Have a question about this project? Sign up for a free GitHub account to open an issue and contact its maintainers and the community.

By clicking “Sign up for GitHub”, you agree to our terms of service and privacy statement. We’ll occasionally send you account related emails.

Already on GitHub? Sign in to your account

Intermittent Failing Test: Lucene.Net.Search.TestMultiTermQueryRewrites.TestMaxClauseLimitations() #1050

Closed
1 task done
NightOwl888 opened this issue Nov 26, 2024 · 4 comments · Fixed by #1054
Closed
1 task done
Labels
good-first-issue Good for newcomers is:bug pri:high test-failure up-for-grabs This issue is open to be worked on by anyone

Comments

@NightOwl888
Copy link
Contributor

Is there an existing issue for this?

  • I have searched the existing issues

Describe the bug

The Lucene.Net.Search.TestMultiTermQueryRewrites.TestMaxClauseLimitations() test fails under rare random conditions, but does not seem to repeat with the same random seed and culture.

Expected Behavior

The Lucene.Net.Search.TestMultiTermQueryRewrites.TestMaxClauseLimitations() test should always succeed.

Steps To Reproduce

Add the [Repeat(100000)] attribute to the test and it will fail frequently.

Exceptions (if any)

TestMaxClauseLimitations
   Source: TestMultiTermQueryRewrites.cs line 295
   Duration: 2.6 sec

  Message: 
Expected: CheckMaxClauseCount, Actual: Collect

To reproduce this test result:

Option 1:

 Apply the following assembly-level attributes:

[assembly: Lucene.Net.Util.RandomSeed("0x933174838b8c2dfd")]
[assembly: NUnit.Framework.SetCulture("fr-BL")]

Option 2:

 Use the following .runsettings file:

<RunSettings>
  <TestRunParameters>
    <Parameter name="tests:seed" value="0x933174838b8c2dfd" />
    <Parameter name="tests:culture" value="fr-BL" />
  </TestRunParameters>
</RunSettings>

Option 3:

 Create the following lucene.testsettings.json file somewhere between the test assembly and the root of your drive:

{
  "tests": {
     "seed": "0x933174838b8c2dfd",
     "culture": "fr-BL"
  }
}


  Stack Trace: 
TestMultiTermQueryRewrites.CheckMaxClauseLimitation(RewriteMethod method, String memberName) line 268
TestMultiTermQueryRewrites.TestMaxClauseLimitations() line 297
InvokeStub_TestMultiTermQueryRewrites.TestMaxClauseLimitations(Object, Object, IntPtr*)
1)    at Lucene.Net.Search.TestMultiTermQueryRewrites.CheckMaxClauseLimitation(RewriteMethod method, String memberName) in F:\Projects\lucenenet\src\Lucene.Net.Tests\Search\TestMultiTermQueryRewrites.cs:line 262
TestMultiTermQueryRewrites.TestMaxClauseLimitations() line 297
InvokeStub_TestMultiTermQueryRewrites.TestMaxClauseLimitations(Object, Object, IntPtr*)

Lucene.NET Version

4.8.0-beta00017

.NET Version

net8.0

Operating System

Windows

Anything else?

It is known to fail on Windows x64 with net8.0. It may fail also fail under other configurations.

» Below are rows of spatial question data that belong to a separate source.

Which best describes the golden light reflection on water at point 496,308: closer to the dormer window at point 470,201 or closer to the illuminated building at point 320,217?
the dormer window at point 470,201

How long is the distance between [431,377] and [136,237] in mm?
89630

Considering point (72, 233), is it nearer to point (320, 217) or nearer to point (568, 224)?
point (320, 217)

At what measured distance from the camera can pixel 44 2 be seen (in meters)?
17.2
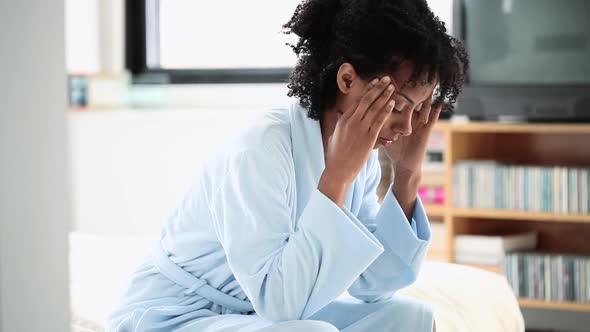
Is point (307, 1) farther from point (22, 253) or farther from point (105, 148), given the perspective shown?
point (105, 148)

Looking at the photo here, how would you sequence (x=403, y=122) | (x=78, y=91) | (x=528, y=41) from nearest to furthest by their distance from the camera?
(x=403, y=122), (x=528, y=41), (x=78, y=91)

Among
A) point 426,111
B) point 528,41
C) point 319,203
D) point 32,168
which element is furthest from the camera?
point 528,41

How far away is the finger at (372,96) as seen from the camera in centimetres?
123

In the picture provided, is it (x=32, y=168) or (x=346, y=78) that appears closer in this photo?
(x=32, y=168)

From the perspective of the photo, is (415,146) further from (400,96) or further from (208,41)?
(208,41)

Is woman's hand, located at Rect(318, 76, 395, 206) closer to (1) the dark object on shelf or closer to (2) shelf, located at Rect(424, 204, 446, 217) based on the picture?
(2) shelf, located at Rect(424, 204, 446, 217)

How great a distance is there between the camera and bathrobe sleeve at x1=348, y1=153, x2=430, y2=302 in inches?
57.4

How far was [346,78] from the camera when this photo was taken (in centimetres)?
129

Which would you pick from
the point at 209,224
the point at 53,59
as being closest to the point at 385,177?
the point at 209,224

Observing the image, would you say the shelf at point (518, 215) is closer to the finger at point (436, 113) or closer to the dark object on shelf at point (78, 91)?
the finger at point (436, 113)

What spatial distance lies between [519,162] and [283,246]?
2304 millimetres

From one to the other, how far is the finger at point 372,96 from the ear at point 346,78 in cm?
6

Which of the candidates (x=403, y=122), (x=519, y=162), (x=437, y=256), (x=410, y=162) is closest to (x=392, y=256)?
(x=410, y=162)

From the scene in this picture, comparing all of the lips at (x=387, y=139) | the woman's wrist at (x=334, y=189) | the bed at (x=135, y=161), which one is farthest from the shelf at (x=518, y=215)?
the woman's wrist at (x=334, y=189)
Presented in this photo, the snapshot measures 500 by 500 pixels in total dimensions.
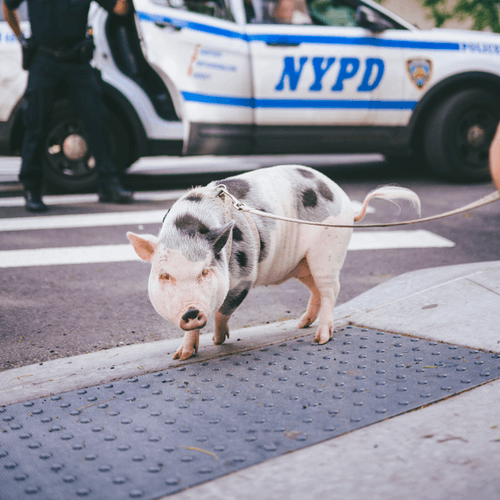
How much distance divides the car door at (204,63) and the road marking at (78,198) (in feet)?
2.21

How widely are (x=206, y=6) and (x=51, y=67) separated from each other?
6.04 ft

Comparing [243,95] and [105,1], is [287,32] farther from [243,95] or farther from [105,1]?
[105,1]

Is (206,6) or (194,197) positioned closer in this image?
(194,197)

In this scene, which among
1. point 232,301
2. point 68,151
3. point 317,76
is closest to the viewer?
point 232,301

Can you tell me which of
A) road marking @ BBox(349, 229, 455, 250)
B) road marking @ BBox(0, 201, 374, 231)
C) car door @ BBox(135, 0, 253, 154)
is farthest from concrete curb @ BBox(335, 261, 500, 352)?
car door @ BBox(135, 0, 253, 154)

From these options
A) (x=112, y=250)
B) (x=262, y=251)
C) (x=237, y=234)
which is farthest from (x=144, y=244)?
(x=112, y=250)

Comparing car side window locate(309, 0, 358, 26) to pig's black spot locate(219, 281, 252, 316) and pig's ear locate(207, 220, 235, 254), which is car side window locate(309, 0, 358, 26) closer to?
pig's black spot locate(219, 281, 252, 316)

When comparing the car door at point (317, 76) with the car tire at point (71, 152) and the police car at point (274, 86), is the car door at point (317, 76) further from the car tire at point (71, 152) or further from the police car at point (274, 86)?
the car tire at point (71, 152)

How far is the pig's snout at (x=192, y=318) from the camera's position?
93.7 inches

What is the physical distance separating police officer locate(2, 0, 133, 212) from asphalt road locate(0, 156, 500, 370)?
630 mm

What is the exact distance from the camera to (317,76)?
6840 mm

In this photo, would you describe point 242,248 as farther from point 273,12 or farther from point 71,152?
point 273,12

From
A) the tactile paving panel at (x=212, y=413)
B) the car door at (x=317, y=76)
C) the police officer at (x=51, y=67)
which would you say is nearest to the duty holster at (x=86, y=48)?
the police officer at (x=51, y=67)

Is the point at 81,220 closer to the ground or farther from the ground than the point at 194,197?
closer to the ground
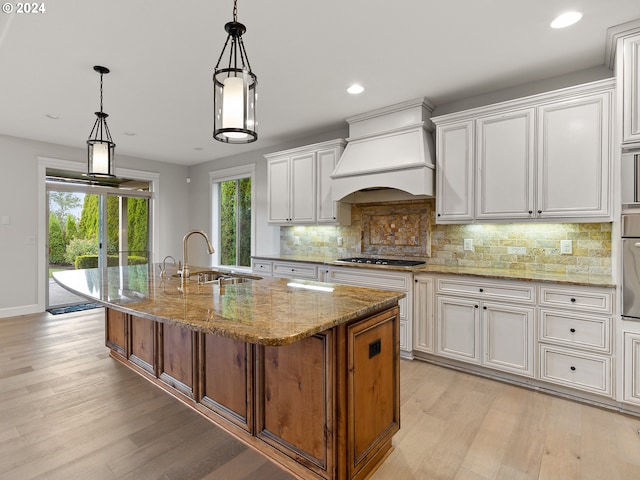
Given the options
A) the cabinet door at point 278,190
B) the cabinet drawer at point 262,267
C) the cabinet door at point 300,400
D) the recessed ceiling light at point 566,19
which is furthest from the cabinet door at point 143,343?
the recessed ceiling light at point 566,19

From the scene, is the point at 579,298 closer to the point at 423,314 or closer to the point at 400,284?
the point at 423,314

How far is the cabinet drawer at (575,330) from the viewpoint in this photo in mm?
2408

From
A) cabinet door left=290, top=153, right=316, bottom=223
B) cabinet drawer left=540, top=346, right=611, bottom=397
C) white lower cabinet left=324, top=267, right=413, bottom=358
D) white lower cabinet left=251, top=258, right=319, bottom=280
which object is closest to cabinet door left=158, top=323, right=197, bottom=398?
white lower cabinet left=324, top=267, right=413, bottom=358

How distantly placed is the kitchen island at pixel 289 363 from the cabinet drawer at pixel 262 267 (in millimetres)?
2338

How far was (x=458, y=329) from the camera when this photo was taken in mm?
3043

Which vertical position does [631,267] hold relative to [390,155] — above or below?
below

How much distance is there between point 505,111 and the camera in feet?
9.78

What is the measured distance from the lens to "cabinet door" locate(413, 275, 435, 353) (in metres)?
3.20


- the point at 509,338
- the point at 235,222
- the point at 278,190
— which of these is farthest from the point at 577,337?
the point at 235,222

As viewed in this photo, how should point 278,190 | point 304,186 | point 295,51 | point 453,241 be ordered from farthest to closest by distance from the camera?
point 278,190
point 304,186
point 453,241
point 295,51

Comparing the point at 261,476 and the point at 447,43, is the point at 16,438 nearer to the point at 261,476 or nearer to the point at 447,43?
the point at 261,476

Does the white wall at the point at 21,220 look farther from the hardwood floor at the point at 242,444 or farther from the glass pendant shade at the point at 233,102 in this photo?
the glass pendant shade at the point at 233,102

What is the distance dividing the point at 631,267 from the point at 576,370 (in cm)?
84

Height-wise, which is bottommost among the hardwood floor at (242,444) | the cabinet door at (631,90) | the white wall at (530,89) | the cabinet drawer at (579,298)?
the hardwood floor at (242,444)
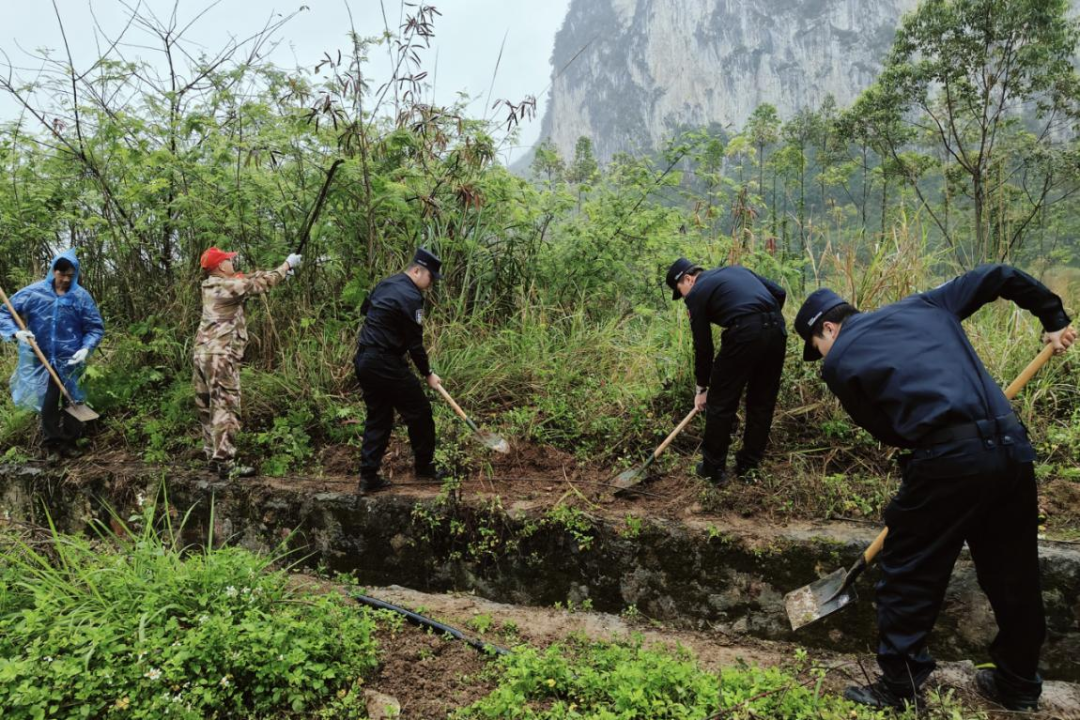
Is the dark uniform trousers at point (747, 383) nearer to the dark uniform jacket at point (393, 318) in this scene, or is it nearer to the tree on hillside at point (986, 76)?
the dark uniform jacket at point (393, 318)

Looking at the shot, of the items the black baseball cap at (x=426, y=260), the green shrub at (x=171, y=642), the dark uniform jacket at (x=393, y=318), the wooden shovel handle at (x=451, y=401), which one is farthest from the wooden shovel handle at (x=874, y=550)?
the black baseball cap at (x=426, y=260)

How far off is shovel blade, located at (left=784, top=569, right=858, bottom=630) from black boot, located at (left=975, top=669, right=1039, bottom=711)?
599mm

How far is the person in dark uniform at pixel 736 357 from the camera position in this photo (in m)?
3.85

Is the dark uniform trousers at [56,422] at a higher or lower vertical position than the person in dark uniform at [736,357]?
lower

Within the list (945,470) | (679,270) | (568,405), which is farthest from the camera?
(568,405)

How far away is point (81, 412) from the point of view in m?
5.64

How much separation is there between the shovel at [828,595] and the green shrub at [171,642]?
2.16 metres

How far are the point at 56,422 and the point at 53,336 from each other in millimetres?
845

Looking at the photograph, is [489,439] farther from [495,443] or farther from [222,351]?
[222,351]

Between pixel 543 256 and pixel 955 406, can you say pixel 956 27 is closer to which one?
pixel 543 256

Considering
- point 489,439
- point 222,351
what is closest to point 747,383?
point 489,439

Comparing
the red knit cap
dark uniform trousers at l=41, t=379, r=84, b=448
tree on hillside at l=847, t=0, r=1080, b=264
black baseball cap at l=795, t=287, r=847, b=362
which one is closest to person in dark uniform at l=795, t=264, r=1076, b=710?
black baseball cap at l=795, t=287, r=847, b=362

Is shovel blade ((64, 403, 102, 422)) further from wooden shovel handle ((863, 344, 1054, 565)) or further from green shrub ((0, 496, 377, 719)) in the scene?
wooden shovel handle ((863, 344, 1054, 565))

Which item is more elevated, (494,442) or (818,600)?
(494,442)
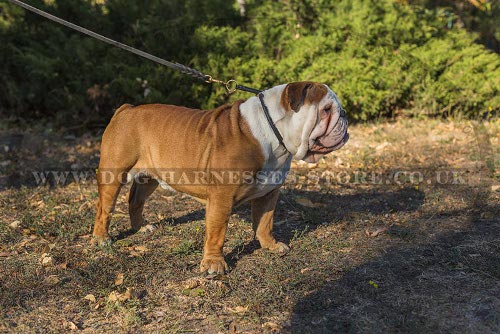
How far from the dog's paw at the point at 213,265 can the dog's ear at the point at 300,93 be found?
1353 millimetres

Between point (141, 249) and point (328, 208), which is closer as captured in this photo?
point (141, 249)

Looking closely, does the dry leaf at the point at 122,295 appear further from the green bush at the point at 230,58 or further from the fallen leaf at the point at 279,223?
the green bush at the point at 230,58

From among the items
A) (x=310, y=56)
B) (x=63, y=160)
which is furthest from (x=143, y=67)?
(x=310, y=56)

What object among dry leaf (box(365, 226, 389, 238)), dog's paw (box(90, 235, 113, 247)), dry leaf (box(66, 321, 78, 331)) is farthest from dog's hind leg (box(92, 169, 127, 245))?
dry leaf (box(365, 226, 389, 238))

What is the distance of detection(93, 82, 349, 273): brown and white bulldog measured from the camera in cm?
425

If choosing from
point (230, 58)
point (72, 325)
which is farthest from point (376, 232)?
point (230, 58)

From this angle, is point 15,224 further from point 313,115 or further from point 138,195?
point 313,115

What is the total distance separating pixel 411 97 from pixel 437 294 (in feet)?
23.2

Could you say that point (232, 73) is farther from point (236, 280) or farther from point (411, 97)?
point (236, 280)

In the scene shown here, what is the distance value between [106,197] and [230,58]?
541cm

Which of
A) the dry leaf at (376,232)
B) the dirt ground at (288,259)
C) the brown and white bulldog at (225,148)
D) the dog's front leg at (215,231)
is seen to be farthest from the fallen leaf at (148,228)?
the dry leaf at (376,232)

This test should be compared with the behavior in Lucene 4.8.0. For some reason we are sometimes seeing the exception thrown from the Collect() method when we are expecting it to always be thrown from the CheckMaxClauseCount() method according to the way the test is written.

Note also that the assert message is commented out, and it should not be.

@NightOwl888 NightOwl888 added up-for-grabs This issue is open to be worked on by anyone is:bug test-failure good-first-issue Good for newcomers pri:high labels Nov 26, 2024
@NightOwl888 NightOwl888 added this to the 4.8.0-beta00018 milestone Nov 26, 2024
@paulirwin
Copy link
Contributor

I can reproduce with enough repeats on net8.0 macOS arm64. I'm fairly certain that what we're seeing is .NET 8's Dynamic PGO inlining this trivial method at runtime. Much more further reading, but search the page for "inline" to see that it does inline trivial methods if it determines that is beneficial: https://devblogs.microsoft.com/dotnet/performance-improvements-in-net-8/

We could force prevent this with [MethodImpl(MethodImplOptions.NoInlining)] on CheckMaxClauseCount (and initial results in my testing shows that seems to fix it), but IMO we should not rely on that. I think we should remove this assertion, even though it exists upstream (where Java did not have anything like .NET 8's Dynamic PGO to affect this stack trace), with a LUCENENET-specific comment explaining why we're removing it:

//  Maybe remove this assert in later versions, when internal API changes:
Assert.AreEqual("CheckMaxClauseCount", new StackTrace(e, false).GetFrames()[0].GetMethod().Name); //, "Should throw BooleanQuery.TooManyClauses with a stacktrace containing checkMaxClauseCount()");

We should only care that a BooleanQuery.TooManyClausesException is thrown here, and not which specific method throws it.

@NightOwl888
Copy link
Contributor Author

Actually, it would be a bug if we didn't have [MethodImpl(MethodImplOptions.NoInlining)] on CheckMaxClauseCount. That is a requirement of all of the tests that check for method names in the stack (and always has been). These "who called me" checks exist in Lucene for a reason.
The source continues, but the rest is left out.